(Beginning of THE INPUT)
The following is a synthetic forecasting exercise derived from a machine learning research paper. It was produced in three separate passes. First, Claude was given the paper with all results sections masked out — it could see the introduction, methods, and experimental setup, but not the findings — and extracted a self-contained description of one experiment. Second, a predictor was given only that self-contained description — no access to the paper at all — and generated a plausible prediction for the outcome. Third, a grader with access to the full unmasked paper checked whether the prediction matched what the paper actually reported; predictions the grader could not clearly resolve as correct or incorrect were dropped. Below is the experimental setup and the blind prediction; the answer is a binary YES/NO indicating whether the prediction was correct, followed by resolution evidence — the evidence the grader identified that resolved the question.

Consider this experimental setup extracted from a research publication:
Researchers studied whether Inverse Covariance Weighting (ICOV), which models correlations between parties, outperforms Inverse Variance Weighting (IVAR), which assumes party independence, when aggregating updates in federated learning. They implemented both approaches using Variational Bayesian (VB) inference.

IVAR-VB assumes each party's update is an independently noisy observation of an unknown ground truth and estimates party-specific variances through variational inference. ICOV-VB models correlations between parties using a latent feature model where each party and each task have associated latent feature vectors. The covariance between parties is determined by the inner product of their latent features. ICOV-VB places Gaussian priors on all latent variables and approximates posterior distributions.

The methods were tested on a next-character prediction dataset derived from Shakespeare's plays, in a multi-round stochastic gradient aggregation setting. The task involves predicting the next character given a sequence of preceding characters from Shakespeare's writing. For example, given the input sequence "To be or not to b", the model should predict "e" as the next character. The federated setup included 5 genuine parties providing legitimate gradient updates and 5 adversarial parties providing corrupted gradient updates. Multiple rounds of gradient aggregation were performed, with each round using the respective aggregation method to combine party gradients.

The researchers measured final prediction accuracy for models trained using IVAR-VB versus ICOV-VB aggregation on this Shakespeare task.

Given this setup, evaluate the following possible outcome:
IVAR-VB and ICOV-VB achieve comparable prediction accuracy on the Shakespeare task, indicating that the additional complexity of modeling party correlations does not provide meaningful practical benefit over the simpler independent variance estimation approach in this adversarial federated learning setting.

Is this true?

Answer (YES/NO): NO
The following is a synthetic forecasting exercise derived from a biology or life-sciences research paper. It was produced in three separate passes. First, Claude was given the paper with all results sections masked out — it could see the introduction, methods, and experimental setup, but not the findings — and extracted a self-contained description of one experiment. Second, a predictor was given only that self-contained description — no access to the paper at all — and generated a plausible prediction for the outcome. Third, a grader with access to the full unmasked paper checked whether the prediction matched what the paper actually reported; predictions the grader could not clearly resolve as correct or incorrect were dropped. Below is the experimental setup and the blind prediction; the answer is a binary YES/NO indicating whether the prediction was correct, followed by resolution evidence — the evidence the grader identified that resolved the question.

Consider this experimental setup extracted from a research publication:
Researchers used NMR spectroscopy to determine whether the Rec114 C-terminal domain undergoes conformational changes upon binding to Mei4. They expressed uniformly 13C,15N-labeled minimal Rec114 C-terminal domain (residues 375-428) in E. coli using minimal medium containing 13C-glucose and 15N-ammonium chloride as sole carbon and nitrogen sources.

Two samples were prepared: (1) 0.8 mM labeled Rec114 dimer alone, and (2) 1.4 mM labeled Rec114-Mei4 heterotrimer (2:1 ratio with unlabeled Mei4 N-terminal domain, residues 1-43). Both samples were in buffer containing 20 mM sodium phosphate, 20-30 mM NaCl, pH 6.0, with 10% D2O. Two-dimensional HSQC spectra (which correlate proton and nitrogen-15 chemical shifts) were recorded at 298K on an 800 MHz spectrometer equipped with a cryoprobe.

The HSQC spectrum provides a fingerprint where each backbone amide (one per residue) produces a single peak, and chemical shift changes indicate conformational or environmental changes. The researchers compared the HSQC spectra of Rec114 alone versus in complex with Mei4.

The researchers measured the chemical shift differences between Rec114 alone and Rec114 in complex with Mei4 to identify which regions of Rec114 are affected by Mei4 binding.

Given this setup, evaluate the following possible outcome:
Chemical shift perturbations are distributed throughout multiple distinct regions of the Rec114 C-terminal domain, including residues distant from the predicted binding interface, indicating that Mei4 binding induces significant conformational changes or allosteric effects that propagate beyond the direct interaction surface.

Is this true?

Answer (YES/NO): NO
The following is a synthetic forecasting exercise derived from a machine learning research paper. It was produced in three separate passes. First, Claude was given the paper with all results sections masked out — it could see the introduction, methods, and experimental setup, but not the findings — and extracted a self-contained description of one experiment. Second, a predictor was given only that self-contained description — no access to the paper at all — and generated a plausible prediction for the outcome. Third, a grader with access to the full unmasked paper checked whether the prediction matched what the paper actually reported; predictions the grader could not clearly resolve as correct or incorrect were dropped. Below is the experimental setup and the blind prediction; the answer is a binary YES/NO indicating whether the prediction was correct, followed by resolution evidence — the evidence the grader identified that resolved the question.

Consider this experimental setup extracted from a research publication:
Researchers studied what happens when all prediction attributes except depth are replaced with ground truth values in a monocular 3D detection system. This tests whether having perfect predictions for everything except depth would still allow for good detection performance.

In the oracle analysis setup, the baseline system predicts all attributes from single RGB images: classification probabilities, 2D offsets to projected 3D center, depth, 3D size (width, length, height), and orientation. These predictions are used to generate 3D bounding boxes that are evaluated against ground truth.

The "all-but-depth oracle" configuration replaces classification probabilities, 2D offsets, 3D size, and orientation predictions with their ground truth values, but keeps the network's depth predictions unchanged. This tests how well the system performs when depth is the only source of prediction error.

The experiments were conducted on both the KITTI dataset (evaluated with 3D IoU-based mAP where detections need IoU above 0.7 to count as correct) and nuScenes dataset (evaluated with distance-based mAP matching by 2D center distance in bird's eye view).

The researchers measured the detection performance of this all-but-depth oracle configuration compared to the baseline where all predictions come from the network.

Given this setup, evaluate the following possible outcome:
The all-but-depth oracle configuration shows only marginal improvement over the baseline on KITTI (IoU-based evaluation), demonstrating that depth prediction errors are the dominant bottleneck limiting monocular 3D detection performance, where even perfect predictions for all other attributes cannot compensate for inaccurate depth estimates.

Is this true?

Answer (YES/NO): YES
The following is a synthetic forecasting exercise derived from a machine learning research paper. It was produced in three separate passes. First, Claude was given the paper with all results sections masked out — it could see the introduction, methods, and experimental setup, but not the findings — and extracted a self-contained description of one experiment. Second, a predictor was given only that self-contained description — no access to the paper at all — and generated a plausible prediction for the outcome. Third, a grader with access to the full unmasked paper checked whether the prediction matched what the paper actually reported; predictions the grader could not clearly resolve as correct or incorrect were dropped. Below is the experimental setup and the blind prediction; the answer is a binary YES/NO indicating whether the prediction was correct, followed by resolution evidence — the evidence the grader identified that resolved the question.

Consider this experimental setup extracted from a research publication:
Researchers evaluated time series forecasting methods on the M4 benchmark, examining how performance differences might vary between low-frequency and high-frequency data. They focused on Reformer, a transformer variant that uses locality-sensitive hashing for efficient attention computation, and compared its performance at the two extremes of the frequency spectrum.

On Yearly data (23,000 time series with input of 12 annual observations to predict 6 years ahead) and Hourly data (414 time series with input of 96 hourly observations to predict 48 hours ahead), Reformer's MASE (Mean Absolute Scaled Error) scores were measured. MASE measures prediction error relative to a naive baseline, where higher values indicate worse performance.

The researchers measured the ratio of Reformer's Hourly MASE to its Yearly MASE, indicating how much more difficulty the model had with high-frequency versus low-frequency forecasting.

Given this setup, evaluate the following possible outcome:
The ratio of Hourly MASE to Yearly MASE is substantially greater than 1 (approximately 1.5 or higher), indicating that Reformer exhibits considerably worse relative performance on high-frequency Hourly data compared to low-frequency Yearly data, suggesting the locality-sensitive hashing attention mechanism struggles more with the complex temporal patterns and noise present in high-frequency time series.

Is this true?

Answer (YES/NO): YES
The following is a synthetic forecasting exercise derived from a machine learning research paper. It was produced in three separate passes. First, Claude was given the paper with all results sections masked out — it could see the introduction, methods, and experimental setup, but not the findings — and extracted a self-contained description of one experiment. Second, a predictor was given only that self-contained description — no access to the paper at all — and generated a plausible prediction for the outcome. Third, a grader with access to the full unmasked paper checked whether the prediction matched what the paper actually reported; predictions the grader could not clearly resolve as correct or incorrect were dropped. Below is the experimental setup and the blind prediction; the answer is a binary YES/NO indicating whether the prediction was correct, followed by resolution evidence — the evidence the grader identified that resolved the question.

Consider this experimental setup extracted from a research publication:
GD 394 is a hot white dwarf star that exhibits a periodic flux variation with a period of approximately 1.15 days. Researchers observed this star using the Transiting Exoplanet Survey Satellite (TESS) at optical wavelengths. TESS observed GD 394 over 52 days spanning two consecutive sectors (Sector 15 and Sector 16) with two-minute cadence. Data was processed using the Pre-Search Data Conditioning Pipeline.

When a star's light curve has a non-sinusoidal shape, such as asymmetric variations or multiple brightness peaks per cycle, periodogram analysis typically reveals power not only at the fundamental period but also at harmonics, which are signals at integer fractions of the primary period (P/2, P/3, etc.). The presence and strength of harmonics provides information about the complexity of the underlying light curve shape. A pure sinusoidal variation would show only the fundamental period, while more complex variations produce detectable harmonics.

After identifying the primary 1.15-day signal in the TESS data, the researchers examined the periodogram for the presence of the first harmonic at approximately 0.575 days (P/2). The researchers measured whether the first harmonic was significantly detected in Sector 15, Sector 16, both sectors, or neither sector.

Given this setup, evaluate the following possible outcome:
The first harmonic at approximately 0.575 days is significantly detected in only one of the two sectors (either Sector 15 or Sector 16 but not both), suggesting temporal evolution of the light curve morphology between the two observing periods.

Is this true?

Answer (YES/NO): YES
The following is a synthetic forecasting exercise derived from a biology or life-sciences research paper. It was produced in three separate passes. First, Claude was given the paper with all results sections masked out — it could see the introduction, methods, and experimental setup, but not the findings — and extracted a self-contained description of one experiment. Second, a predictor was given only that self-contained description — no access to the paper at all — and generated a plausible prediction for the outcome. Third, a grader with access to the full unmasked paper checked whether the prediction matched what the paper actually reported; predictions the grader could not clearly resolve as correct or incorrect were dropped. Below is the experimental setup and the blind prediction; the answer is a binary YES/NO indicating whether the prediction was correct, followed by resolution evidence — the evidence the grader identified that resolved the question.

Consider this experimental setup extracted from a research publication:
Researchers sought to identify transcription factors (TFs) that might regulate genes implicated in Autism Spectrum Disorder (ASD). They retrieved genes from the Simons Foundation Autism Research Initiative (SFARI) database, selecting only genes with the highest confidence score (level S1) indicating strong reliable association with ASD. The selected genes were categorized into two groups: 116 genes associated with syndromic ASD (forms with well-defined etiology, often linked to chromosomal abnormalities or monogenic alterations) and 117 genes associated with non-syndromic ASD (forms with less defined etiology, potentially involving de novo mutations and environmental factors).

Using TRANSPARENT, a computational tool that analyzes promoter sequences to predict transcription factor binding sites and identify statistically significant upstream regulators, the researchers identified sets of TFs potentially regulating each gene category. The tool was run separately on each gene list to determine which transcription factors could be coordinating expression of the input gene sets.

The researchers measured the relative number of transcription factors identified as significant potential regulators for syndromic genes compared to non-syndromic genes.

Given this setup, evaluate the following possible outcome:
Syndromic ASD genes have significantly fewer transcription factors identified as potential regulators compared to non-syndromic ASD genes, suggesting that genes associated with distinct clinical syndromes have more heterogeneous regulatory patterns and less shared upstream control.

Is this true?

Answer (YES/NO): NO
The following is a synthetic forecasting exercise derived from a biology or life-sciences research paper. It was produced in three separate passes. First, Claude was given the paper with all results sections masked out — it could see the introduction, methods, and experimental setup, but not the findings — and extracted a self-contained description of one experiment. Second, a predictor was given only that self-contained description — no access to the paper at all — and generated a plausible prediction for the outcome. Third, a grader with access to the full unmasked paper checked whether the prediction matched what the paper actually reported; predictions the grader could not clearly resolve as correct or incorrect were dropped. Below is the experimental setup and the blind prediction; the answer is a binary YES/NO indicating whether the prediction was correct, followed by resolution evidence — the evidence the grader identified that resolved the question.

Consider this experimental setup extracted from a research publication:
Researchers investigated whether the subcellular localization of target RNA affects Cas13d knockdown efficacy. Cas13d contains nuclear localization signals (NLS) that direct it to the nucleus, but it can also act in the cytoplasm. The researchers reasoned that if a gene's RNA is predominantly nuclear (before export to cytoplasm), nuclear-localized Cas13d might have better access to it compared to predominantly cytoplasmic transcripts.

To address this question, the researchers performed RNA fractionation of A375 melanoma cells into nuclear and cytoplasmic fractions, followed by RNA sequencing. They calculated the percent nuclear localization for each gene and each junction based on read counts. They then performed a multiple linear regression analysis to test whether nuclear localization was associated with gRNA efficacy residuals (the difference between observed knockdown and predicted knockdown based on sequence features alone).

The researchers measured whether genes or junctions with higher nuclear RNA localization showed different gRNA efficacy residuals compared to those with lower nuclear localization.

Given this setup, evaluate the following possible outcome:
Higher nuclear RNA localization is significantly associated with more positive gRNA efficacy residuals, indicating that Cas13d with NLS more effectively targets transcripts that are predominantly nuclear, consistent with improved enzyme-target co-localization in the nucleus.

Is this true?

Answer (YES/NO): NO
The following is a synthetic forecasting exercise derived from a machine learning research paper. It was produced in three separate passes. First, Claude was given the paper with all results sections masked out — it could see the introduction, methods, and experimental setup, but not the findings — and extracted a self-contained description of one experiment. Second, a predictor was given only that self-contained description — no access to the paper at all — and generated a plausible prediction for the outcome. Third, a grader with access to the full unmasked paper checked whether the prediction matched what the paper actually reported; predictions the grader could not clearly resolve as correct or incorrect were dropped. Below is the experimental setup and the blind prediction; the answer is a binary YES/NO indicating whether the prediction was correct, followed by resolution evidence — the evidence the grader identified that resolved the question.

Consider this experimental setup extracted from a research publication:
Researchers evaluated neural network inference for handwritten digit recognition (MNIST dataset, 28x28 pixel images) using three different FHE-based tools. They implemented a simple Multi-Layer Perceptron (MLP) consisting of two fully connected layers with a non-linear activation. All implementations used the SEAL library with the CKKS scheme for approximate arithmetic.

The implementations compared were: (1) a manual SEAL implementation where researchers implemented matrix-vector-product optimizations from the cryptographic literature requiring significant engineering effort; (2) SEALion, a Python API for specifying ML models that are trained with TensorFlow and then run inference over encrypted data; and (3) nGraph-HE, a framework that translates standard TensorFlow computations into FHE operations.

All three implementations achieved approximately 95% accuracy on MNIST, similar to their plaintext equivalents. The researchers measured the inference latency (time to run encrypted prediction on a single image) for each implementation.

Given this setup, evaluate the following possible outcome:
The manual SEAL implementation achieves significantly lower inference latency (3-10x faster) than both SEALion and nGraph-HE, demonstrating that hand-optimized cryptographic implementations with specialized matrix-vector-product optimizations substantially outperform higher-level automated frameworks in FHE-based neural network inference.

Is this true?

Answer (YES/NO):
(End of THE INPUT)
TASK INSTRUCTIONS: Within the data above, find the lines that contain the word "regions" and copy each of them.

ANSWER BELOW:
The researchers measured the chemical shift differences between Rec114 alone and Rec114 in complex with Mei4 to identify which regions of Rec114 are affected by Mei4 binding.
Chemical shift perturbations are distributed throughout multiple distinct regions of the Rec114 C-terminal domain, including residues distant from the predicted binding interface, indicating that Mei4 binding induces significant conformational changes or allosteric effects that propagate beyond the direct interaction surface.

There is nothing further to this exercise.